What’s one book you wish every pastor read?

I’m going to cheat here and mention six texts.

Francis Turretin’s Institutes of Elenctic Theology, especially volume 1, and especially the sections on the doctrines of God, Trinity, and providence and human freedom. I still remember the first time I pored over Turretin during seminary; it was life-giving as he went through profound distinctions that helped me understand the wholeness of Scripture.

Matthew Kaemingk’s Christian Hospitality and Muslim Immigration in an Age of Fear—which is a potent, Kuyperian introduction to the issue of Christianity, pluralism, and culture. I assign this regularly when I teach classes on apologetics and Islam, and it’s a needed work that invites us to drink deeply from the wells of our Reformed tradition and, simultaneously, to practice hospitality toward those who have deep differences with us.

Hart and Muether’s Seeking a Better Country—to show us that our confessional commitments must remain the heart of our ministries.

Bavinck’s 1894 “Common Grace” and 1888 “Catholicity of Christianity and the Church,” to develop that holistic vision of the universality of the Christian faith.

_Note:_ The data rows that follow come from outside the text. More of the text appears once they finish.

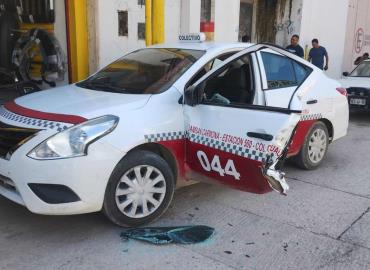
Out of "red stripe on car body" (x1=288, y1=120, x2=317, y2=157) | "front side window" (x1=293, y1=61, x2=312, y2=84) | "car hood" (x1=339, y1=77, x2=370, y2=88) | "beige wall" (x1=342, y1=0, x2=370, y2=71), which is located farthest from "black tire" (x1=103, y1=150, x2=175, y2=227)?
"beige wall" (x1=342, y1=0, x2=370, y2=71)

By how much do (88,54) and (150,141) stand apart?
4732 millimetres

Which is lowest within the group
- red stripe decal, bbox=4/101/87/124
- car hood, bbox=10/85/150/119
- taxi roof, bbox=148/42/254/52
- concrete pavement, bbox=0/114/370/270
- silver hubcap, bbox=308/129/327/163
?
concrete pavement, bbox=0/114/370/270

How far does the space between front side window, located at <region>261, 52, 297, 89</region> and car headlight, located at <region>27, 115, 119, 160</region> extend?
202 centimetres

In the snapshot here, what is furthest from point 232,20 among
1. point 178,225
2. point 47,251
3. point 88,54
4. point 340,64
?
point 47,251

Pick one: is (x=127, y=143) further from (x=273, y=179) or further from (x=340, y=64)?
(x=340, y=64)

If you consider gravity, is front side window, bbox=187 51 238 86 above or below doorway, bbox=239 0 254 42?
below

Bonaventure’s Reduction of the Arts to Theology, because he models for us how contemplation and action go together, and how all domains of life are “reducible” or “traceable” back to God. John Webster’s essay “Regina Artium: Theology and the Humanities” in his The Domain of the Word is also the single best essay on Bonaventure’s text and theology’s relation to the other sciences that, I think, anticipates some of the moves we see in Bavinck’s Christianity and Science. No domain of life is separable from the revelatory pressure of God’s Word.

What are your top three books on neo-Calvinism?

Go to the primary sources: the two essays I mentioned above from Bavinck, Bavinck’s Christian Worldview, and Bavinck’s Christianity and Science.

What are you learning about life and following Jesus?

Jesus is good, even when life goes up and down, and through the unpredictability of life. I find myself often thinking of Jonathan Gibson’s wonderful book for children The Moon Is Always Round—the moon is always round, even when we can’t see it. God is always good, even when I don’t feel it, can’t see it, or don’t perceive it. What a comfort.